Can the Waterfront be Saved?

Tearing down the viaduct is the easy part.

The decision with the most potential to change the face of Seattle isn’t Sound Transit or the monorail. It’s not the Alaskan Way Viaduct. It isn’t even on the ballot. The decision that could most radically change the way Seattle looks and feels 20 years from now is: When the viaduct comes down, what happens to the central waterfront? The answer will have ramifications from South Lake Union to West Seattle and could fundamentally alter the way Seattle is perceived.

It took a massive earthquake to jostle them into gear, but city planners have finally gotten serious about rebuilding and burying the threatened Alaskan Way Viaduct, which stands a one-in-20 chance of suffering catastrophic damage in the next 10 years. The prospect has raised some long-dormant questions: What is the future of Seattle’s waterfront? And will tearing down the viaduct— noise-producer, grit-emitter, and eyesore that it is—turn the waterfront into a place where even native Seattleites will want to be? Or is the waterfront doomed to be a noisy, candy-colored tourist trap, a lollipop with a hollow center?

You can throw a rock a long way in Seattle without hitting a native who likes spending time down on the central waterfront. Sure, there are times when we’re all tourists in our own city—the family heads over from Montana, and we make a beeline for the trinket shops—but for the most part, Seattle’s central waterfront is more the city’s overgrown backyard than its carefully tended garden. We don’t open the fence very often, because we’d rather not take a look at what’s back there.

— MATERIAL PROVIDED —
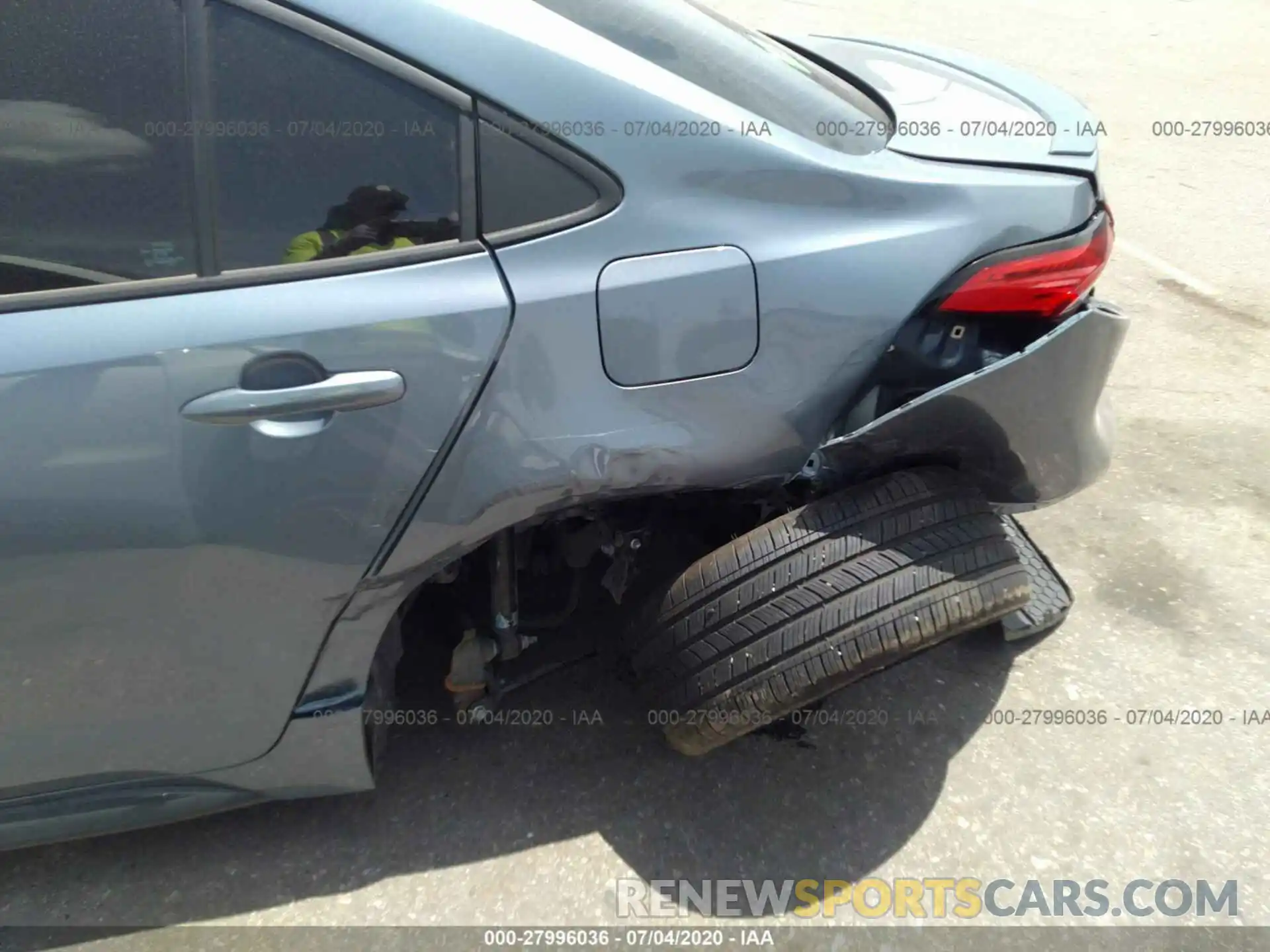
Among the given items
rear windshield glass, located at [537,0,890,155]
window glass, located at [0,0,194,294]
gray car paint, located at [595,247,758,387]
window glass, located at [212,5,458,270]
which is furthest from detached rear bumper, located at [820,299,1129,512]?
window glass, located at [0,0,194,294]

— WORK TO DO —
a - In the waterfront article, what chance does the Alaskan Way Viaduct stand of suffering catastrophic damage in the next 10 years?
b - Write out the stretch of the waterfront article from "You can throw" through "what’s back there.", replacing "trinket shops" with "souvenir stands".

— ANSWERS TO EACH TASK —
a - A one-in-20 chance.

b -
You can throw a rock a long way in Seattle without hitting a native who likes spending time down on the central waterfront. Sure, there are times when we’re all tourists in our own city—the family heads over from Montana, and we make a beeline for the souvenir stands—but for the most part, Seattle’s central waterfront is more the city’s overgrown backyard than its carefully tended garden. We don’t open the fence very often, because we’d rather not take a look at what’s back there.